Since the goal was to generate realistic looking fake products here are two examples of generated images with contextually generated text. As of now the text context is manually generated, but a future project could be to build a captioning model or simply use tags generated by internal attribute and taxonomy models which the team has been working on. These generated tags can be used as a sort of stand in for product title. For example potential attributes of the following dress could be “sleeveless red asymmetric dress” and could be fed into GPT-2 to get contextually generated product descriptions.

3SR StyleGAN generated dress.

Context for SR GPT-2: sleeveless red asymmetric dress

DetailsThis asymmetric fit-and-flare fit is cut in a slim fit. Cut for a flattering, relaxed fit.- Round neckline. 
- Sleeveless.
- One center front, two center back.
- 100% polyester.
- Machine wash.
- Imported.
- Model is 5\'10""/178 cm and has a 32"" bust. She wears a US size 2.

A second example using a jumpsuit generated by SR StyleGAN with potential tags being “black short sleeve jumpsuit” which feels like a reasonable description or boring title.

SR StyleGAN generated Jumpsuit

SR GPT-2 context: black short sleeve jumpsuit.

A loose, fluid silhouette lends a comfortable wear to any look. The buttonless back features a keyhole on the chest.Material and CareMaterial information: 100% Cotton, Lining: 100% Viscose, Lining: 100% Polyester

Then as a fun follow up I fed these two examples through our internal taxonomy classification service which uses images and text input and found that the taxonomy service successfully categorizes the two images as a “women’s dress” and a “jumpsuit”.

Wrapping Things Up

Over the course of this hack week I spent a lot of time training models and looking at generated image and text outputs. I still think that while hard to utilize these generator style models could potentially be very useful for adding interesting business value. I mentioned initially things like synthetic data augmentation for low frequency classes, but other ideas that came from the team could be letting users generate items and manipulate the items if we can figure out how to successfully locate and manipulate different features in the GAN’s latent space. If users can generate items they would like then we can do more standard visual searches of our catalog and so on.

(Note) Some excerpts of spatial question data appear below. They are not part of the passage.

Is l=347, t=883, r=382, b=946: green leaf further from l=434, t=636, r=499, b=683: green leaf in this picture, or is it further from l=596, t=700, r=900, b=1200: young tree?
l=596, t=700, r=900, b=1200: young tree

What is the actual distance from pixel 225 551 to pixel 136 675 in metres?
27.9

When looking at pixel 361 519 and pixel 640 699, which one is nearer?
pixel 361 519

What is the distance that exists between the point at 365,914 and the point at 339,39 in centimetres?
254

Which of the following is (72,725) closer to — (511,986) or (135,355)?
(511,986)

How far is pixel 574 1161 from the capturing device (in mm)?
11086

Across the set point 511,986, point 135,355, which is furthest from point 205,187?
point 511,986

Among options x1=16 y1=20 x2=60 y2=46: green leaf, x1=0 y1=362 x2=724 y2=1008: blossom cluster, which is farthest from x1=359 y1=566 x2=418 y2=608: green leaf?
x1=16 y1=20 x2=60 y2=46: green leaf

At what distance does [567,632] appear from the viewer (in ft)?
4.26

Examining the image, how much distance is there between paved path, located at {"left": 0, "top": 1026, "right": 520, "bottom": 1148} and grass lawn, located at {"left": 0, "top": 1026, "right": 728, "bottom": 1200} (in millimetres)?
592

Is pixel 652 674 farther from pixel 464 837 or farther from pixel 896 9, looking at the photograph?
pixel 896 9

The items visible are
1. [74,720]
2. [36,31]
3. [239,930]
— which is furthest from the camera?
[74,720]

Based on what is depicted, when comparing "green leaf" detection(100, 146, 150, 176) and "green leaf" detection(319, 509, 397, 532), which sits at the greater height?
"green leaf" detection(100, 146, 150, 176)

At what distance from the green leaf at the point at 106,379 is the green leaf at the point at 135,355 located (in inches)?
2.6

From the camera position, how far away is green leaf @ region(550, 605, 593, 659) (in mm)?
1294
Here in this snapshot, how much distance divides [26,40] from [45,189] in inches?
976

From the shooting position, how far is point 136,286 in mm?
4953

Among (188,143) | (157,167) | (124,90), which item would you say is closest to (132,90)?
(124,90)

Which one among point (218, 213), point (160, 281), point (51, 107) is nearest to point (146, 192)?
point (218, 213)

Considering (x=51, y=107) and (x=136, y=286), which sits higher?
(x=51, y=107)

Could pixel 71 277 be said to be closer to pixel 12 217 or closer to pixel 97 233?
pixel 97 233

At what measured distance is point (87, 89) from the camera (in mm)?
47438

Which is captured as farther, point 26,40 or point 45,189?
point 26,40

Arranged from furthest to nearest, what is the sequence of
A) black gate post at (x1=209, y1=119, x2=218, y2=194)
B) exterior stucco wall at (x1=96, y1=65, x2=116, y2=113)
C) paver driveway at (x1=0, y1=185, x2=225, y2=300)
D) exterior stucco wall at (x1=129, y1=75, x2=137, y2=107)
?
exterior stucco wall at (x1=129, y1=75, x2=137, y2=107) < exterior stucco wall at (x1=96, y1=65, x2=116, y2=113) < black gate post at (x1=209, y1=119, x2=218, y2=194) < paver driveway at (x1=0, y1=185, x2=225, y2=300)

As for notes on the models.

GPT-2 seems fine and learns quickly, potentially overfits quickly as well… by feeding it appropriate context it can generate reasonable text. What we use as context is really the question. Thoughts would be a captioning model based on a real image or a GAN image. A simpler way would just be to feed in all available attributes and taxonomy information as plain text and see how it does.

StyleGAN is decently trained and to get better results I would likely need to train it from scratch or at least from a much earlier point in its training. I intentionally had StyleGAN start at a point where it was generating fairly large images. all while using those anime weights.

Something that I experimented with but did not find much success with was mapping images in and out of StyleGAN’s latent space. The general idea is to use a pretrained network to learn find the the closest approximation of an image in StyleGAN’s latent space by generating StyleGAN vectors and comparing how close the image is to the original. If we can successfully map items into StyleGAN’s latent space then we can combine those vectors to have a bit more control of what we are modifying. For example we could map a bunch of jumpsuits into StyleGAN’s latent space and mix those jumpsuits together to make new samples. Another related step is finding where certain attributes or patterns exist in the latent space then we could potentially

For a full training run Nvidia does list a training time of 42 days with a single GPU. You could likely get good results in a full week or two of training since other folks who have tried training from scratch report the last few weeks are really just about getting clean minor details.

If I end up continuing on this hack week idea a lot of future work will likely be around manipulating SR StyleGAN outputs and locating where things like dress/sleeve length are located or colors and patterns in order to allow for more fine grained control over manipulating different aspects of the generated images.